> _TEXTO DE LEITURA_
É tempo de mudança, desapego e guarda compartilhada

Por Márcia Martins

A ursa Tati, com seus olhos claros e enormes e um pelo felpudo ainda branco, nem de longe encardido apesar de ser jogada de um lado para o outro, me encarou de um jeito desafiador, como a perguntar se, após mais de 25 anos juntas eu teria realmente a coragem de dispensá-la. Tati está comigo desde o segundo trimestre da minha gravidez, quando eu tive 70% de certeza de que não iria sofrer um novo aborto espontâneo e que, enfim, a segunda gestação chegaria até o fim. Nos 10 dias que precederam a chegada da minha filha, quando sai de licença para repousar e aguardar a hora do parto, colocava Tati equilibrada na imensa barriga e era cúmplice das conversas, promessas e sonhos que tinha com a Gabriela que sossegava no meu ventre.

No início da tarde de terça-feira, depois de examinar o bichinho de pelúcia e perceber que não tinha mais remendo, não tinha mais enchimento, não tinha mais como eu tentar reconstituir seu corpo e seu vestidinho rodado com listras azuis, que sobreviveu como conseguiu aos cinco cachorros (Banzé, Dalai, Gandhi, Ravi e Quincas), resolvi, com dor no coração, desfazer-me da Tati. E assim, numa mistura indigesta de tristeza, de vazio, de saudade, de traição, de desassossego, de solidão e levando lembranças de momentos importantes da minha vida, Tati se foi. Eu a deixei partir. Eu a libertei de compromissos. Eu a entreguei para outro mundo. Eu a preparei para a vida.

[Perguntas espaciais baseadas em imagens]
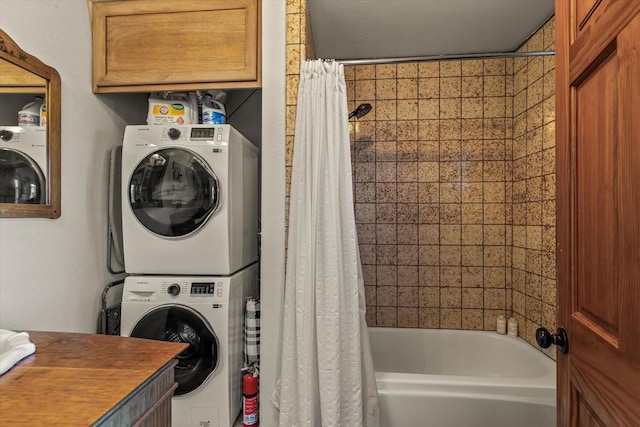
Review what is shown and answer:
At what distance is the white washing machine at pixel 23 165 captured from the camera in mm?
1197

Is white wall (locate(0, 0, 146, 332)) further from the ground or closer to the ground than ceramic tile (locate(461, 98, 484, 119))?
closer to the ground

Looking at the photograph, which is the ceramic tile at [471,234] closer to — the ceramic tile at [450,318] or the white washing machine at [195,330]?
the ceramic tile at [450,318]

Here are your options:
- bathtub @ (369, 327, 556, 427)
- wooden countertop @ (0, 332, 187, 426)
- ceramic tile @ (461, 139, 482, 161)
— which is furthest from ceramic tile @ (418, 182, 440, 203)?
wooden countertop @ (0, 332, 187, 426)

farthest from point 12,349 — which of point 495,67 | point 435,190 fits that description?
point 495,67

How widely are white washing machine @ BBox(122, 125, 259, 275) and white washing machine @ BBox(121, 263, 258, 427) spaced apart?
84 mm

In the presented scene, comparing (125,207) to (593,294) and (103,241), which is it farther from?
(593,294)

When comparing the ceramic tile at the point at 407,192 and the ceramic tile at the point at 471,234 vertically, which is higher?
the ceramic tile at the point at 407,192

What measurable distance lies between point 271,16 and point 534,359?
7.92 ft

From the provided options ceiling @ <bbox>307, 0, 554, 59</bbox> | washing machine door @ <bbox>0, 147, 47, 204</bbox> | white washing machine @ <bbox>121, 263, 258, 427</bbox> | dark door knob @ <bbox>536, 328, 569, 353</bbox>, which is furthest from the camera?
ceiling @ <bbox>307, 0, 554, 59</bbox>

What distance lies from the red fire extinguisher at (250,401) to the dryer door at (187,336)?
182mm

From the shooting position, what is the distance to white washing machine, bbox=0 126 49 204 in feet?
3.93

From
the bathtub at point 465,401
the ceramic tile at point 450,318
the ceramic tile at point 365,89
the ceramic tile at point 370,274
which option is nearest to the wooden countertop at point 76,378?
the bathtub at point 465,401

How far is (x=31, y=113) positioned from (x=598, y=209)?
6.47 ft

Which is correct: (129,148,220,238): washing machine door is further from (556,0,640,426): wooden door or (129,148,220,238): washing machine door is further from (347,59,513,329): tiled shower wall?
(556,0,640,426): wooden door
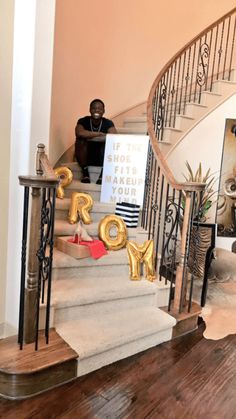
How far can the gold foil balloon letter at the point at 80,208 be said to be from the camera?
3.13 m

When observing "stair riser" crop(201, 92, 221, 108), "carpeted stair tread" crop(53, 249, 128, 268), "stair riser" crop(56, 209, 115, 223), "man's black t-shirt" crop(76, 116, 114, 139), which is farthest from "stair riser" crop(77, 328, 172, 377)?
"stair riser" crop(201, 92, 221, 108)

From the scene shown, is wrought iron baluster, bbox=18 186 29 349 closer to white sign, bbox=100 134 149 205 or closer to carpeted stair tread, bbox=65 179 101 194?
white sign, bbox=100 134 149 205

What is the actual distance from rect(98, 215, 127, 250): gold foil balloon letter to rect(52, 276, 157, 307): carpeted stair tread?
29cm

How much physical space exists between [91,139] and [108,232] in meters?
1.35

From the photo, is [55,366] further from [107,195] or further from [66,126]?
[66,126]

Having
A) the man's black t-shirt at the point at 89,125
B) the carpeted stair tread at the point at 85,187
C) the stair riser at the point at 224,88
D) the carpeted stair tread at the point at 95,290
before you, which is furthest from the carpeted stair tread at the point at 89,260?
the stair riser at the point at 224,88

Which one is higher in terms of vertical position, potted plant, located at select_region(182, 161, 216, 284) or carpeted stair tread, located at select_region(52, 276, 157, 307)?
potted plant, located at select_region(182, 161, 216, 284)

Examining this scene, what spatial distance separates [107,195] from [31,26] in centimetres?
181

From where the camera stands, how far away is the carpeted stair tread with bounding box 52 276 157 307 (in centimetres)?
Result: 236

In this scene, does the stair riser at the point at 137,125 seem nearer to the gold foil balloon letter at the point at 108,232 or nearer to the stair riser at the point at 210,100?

> _TAREFA_
No texto sobre a ursa Tati, como era o vestidinho da pelúcia?

> _RESPOSTA_
Era um vestidinho rodado, com listras azuis.